BRANO DA LEGGERE ->
Volendo sottolineare ancora un altro aspetto della cornice in cui ci troviamo, possiamo citare la diatriba tra giansenisti e gesuiti, non molto presente nella vicenda di Bach, quanto viva in Candide e nel Barone rampante. Se infatti Candide quasi viene cucinato in Sudamerica per essere stato creduto un gesuita dalla popolazione locale, il padre di Cosimo odia i gesuiti dal profondo del cuore, per una questione di terreni e proprietà, tanto da scegliere l’abate Fauchelafleur, “rigido” e distrattissimo giansenista, come precettore di Cosimo e suo fratello Biagio. E a Port-Royal, alveare principale dei giansenisti, insegnarono molti filosofi che segnarono il Sei-Settecento, come, ad esempio, Blaise Pascal. Nel 1700 invece, i gesuiti non ebbero vita facile, come si deduce magnificamente nel film Mission, dove fino all’ultimo padre Gabriel, Rodrigo e i Guaranì della missione difesero la loro libertà di non far del male a nessuno, dando la possibilità di una vita dignitosa a centinaia di indigeni. Purtroppo andò molto male, sia nel film che nella realtà tanto che, per un periodo, i gesuiti furono anche sciolti dal papa.

ATTIVITÀ DA SVOLGERE ->
A. Elenca tutti i nomi propri di persone e personaggi che compaiono nel brano sulla diatriba tra giansenisti e gesuiti.
B. Secondo il brano da leggere, per quale motivo il padre di Cosimo odia i gesuiti?
C. Prosegui il brano sulla diatriba tra giansenisti e gesuiti a partire dall'ultima frase.

ESTRATTO DEI DATI ->
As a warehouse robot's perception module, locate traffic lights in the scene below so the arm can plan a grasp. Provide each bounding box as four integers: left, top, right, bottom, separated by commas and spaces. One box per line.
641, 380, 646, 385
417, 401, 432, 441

RISPOSTE ->
A. Bach, Candide, Cosimo, Fauchelafleur, Biagio, Blaise Pascal, Gabriel, Rodrigo

B. Per una questione di terreni e proprietà.

C.
È difficile trovare le parole giuste per concludere un discorso così complesso, come credo sia stato difficile per Bach trovare gli ultimi accordi delle sue innumerevoli opere. Leggere libri del secolo o sul secolo, di qualsiasi si tratti, è forse il miglior modo per conoscerlo, soprattutto se figli della penna di personaggi che hanno reso l’umanità di tutti i secoli illustre, con il loro pensiero, ma soprattutto con la loro libertà di pensiero, che mai passerà di moda e mai sarà scontata.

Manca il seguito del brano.